Mycroft’s voice goes cold and tells him that he’ll text him back with the correct information. Sherlock may not like his brother but he can’t help the smile that crosses his face when he imagines what awaits his staff. He considers looking up Harriet Watson but outright dismisses her as knowing anything about her brother. No matter how bad John was he would never reach out to her for help. He cannot let the possibility slip from him though so he texts Mycroft to try her. He has never met John’s sister and he would like to keep it that way.
While he waits for Mycroft to get back to him he sets himself up at the nearest coffee shop with his laptop and hacks into John’s email. There is nothing of importance there. There are a few scattered emails from Lestrade and John’s sister but nothing of any importance. Lestrade is trying to be helpful and carry on as normal and Harry is demanding visits, and money, and host of other irrelevant things. This is really the extent of his communication aside from some extremely irritating spam and some work related emails as well. Mostly committee work for purchasing new equipment it seems for job he apparently does not have. Something about the sender buzzes in Sherlock’s brain but he lets it lie in favour of conducting some research into John’s campaign to clear his name. His last instruction to John had been to believe that he was a fraud but he had not been able to. If he’d played along Sherlock could have been home sooner but John had believed in him more than Sherlock could ever have anticipated.
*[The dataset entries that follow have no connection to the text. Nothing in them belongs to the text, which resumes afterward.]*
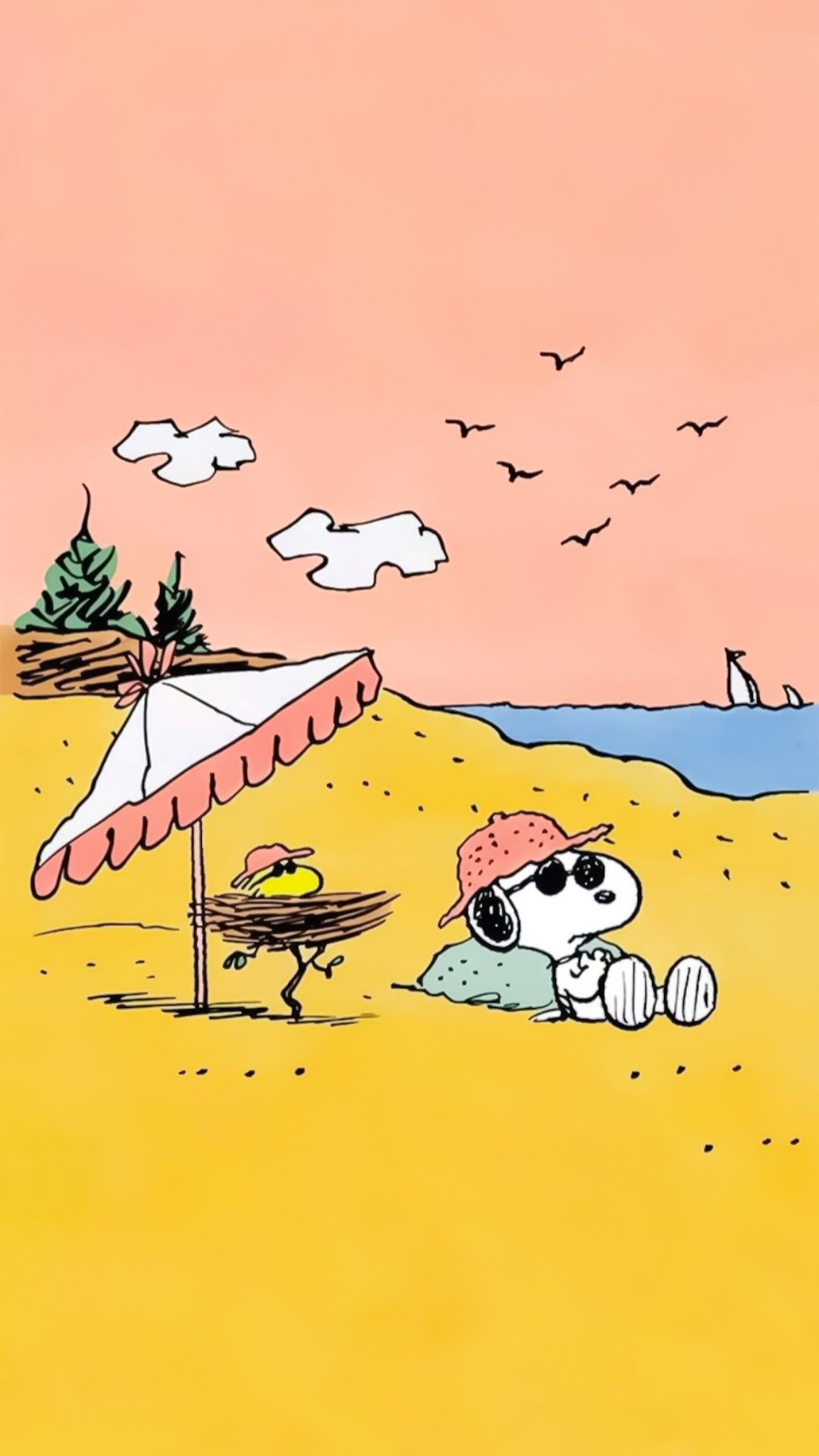 Snoopy, Woodstock, beach umbrella, HD Phone wallpaper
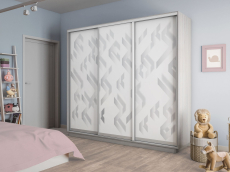 Шкафы-купе 3-х дверные, Шкаф-купе Экспресс 3-х дверный Фотопечать Ленты Стекла 180х60х240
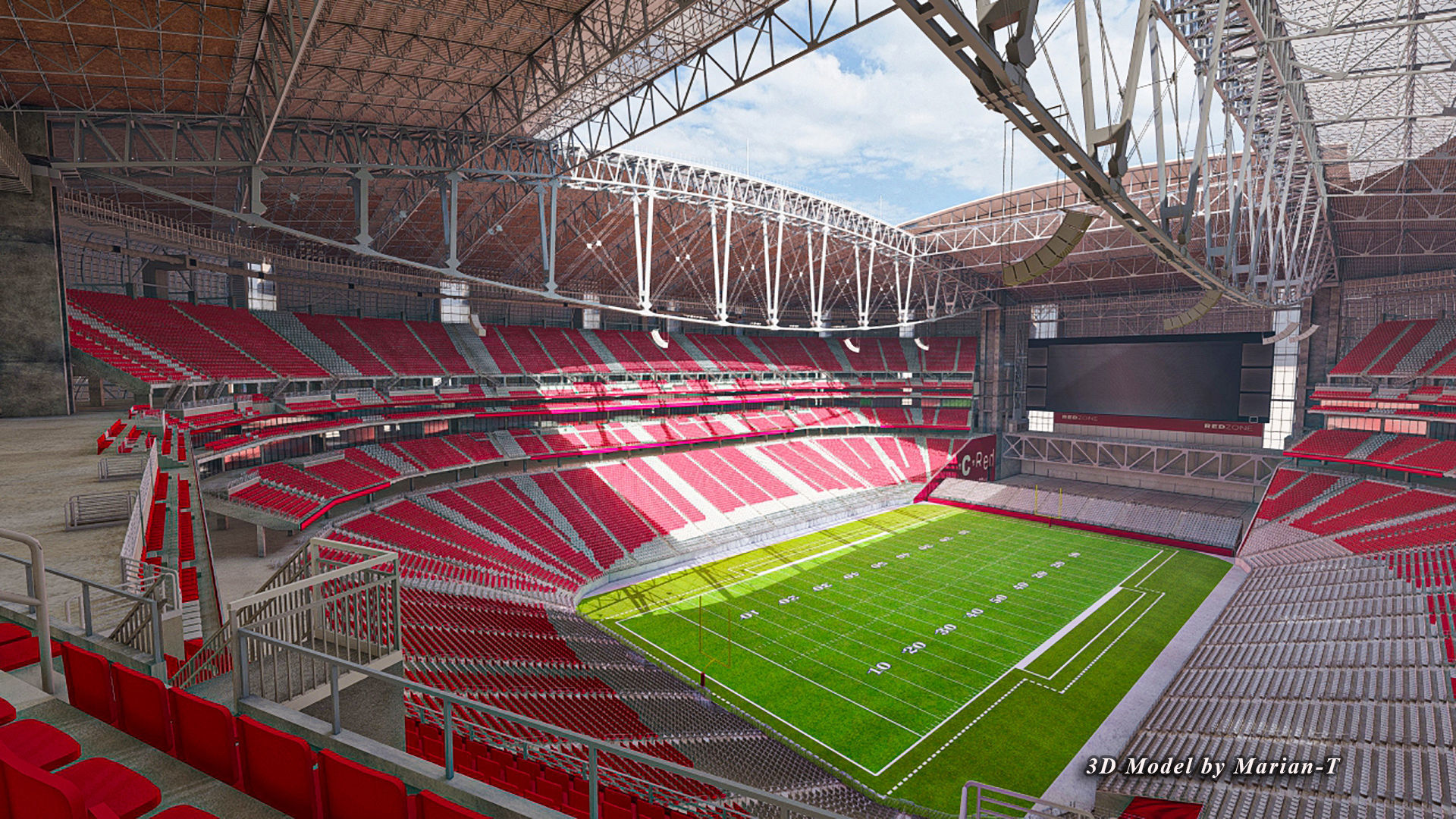 State Farm Stadium Arizona USA Low-poly 3D model_28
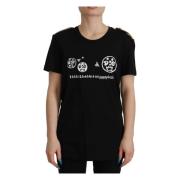 Dolce & Gabbana Svart Logotyp Bomull Tee för Kvinnor Black, Dam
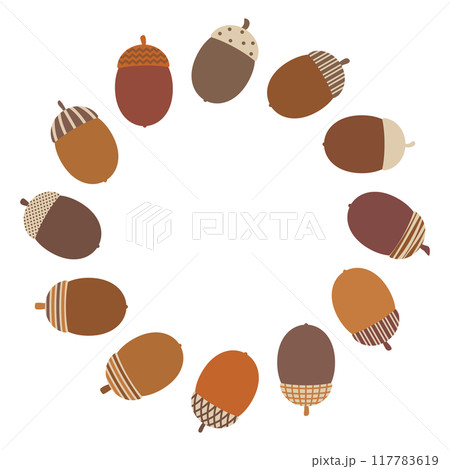 かわいい帽子を被ったどんぐりの円フレームスパイラル 117783619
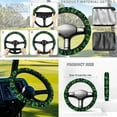 thumbnail image 4 of Jeiento Golf Cart Seat Cover 4 Set with Steering Wheel Cover and Golf Cart Flags St Patrick's Day Clover 2 PCS Small Flag for Golf Cart Universal Seat Blanket Steering Wheel Wrap Cover, 4 of 5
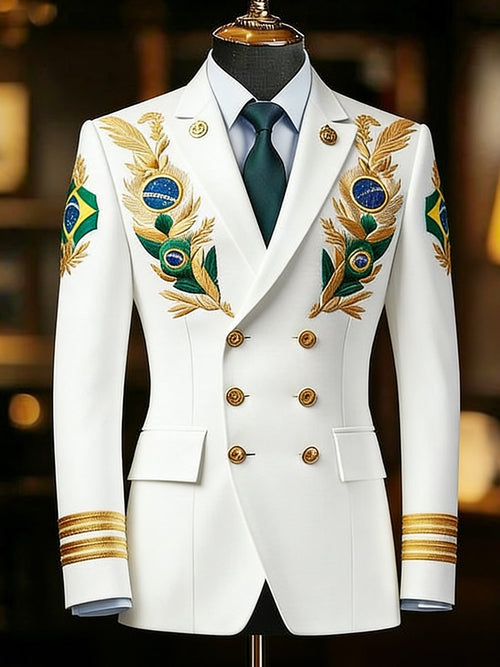 Men's Vintage Commemorative Navy Suit Jacket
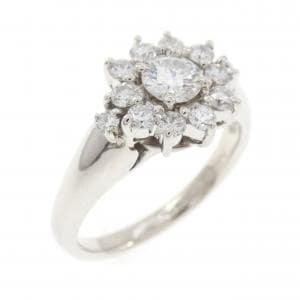 PT900 フラワー ダイヤモンド リング 0.352CT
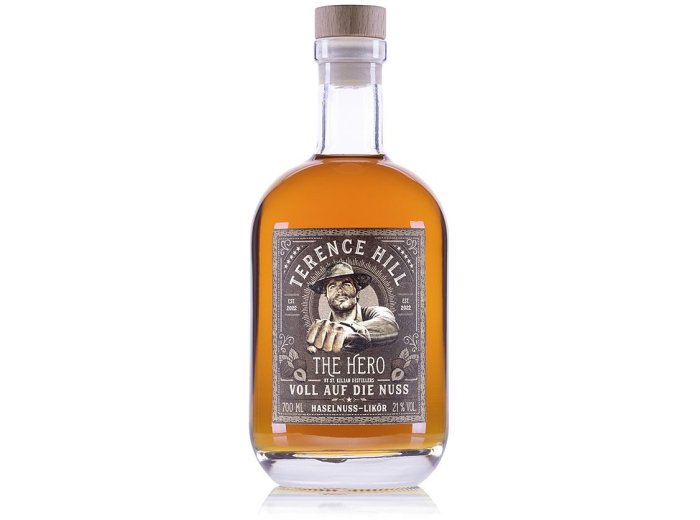 Terence Hill The Hero Voll auf die Nuss 21% St. Kilian Haselnuss Likör 70cl Fl.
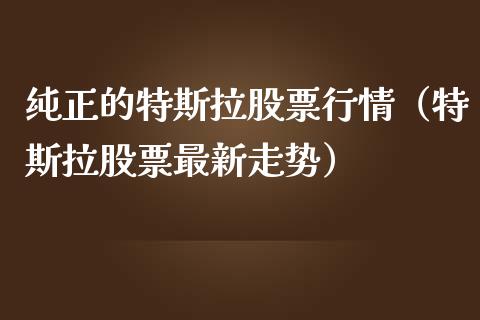 纯正的特斯拉股票行情（特斯拉股票最新走势）_https://www.fsyjjx.cn_股指期货_第1张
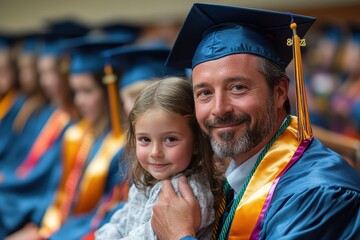 Father and child share a special moment at kindergarten graduation ceremony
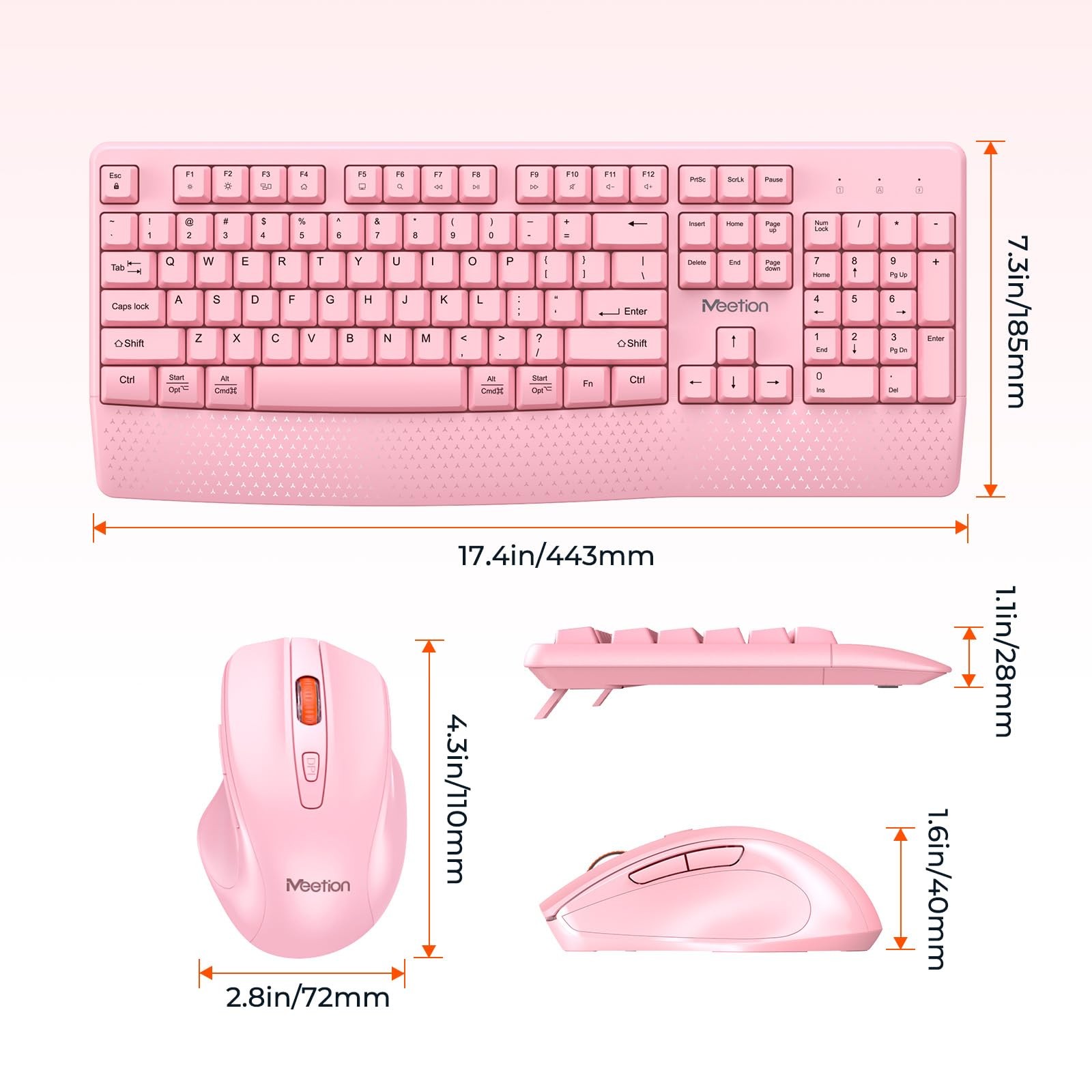 MEETION Wireless Keyboard and Mouse, Full-Sized Cordless with Pink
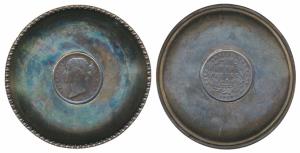 Victoria Queen, Silver Rupee of 1840 set in a silver plate, total weight 55.8g. Very Fine.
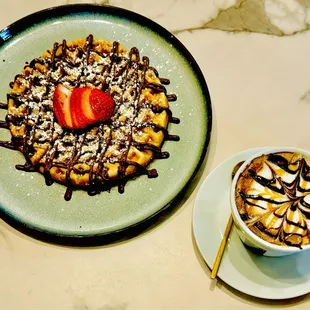 Nutella Waffle with Cappuccino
In six months John, and Lestrade and Mycroft it would appear, had brought the world back to his side. He’d published a book, of course he would accept the book deal when Sherlock wasn’t there to berate him during the writing process, and had assisted with the inquest that had followed after the jump. All the evidence was there if one knew where to look and it seemed that John had known how to get Mycroft moving and pull away the man Richard Brook until Jim Moriarty was all that remained.
There are few attempts at interviews that he manages to pull up. John looks as bad as he’s been described. The man is haggard and haunted and looks not long for the world himself. He never responds to any questions except for the same sentence that had been his final blog entry: He was my best friend and I’ll always believe in him.
You’ve ruined him for any life after you.
You change people, dear. You make it impossible to go back to what they were.
Before Sherlock has an opportunity to get angry at John and his stupid, bloody, loyalty his mobile chirps. Sister also has Eastbourne address. Return at once. MH.
What have you found? SH
Cannot be discussed like this. Text when you’re at the Diogenes Club. MH
“Cannot be discussed like this” when said by Mycroft meant “I haven’t found anything yet but I will by the time you get here.” This was his brother asking him for an hour and half, closer to two considering the additional tube ride to the Diogenes Club, to sort what has happened. There is one thing that Mycroft must know though.
Is he alive?
Sherlock is pulling out of Eastbourne station when he finally gets a reply.
Yes.
Sherlock lets out a breath that he hadn’t realised he was holding. He is not relaxed, he will not be until he sees John alive for himself, but at least knows that all of this has not been in vain. He can find John, he will find John, and we will accept whatever punishment John sees fit to give whether that’s a bullet in the brain or a kick out the door.
A John Watson who is alive and hates him is worlds better than a John Watson who likes him and is dead. He has been theoretically ready for this since fleeing England and now it’s time to see if the theory hold true or if John will surprise him yet again.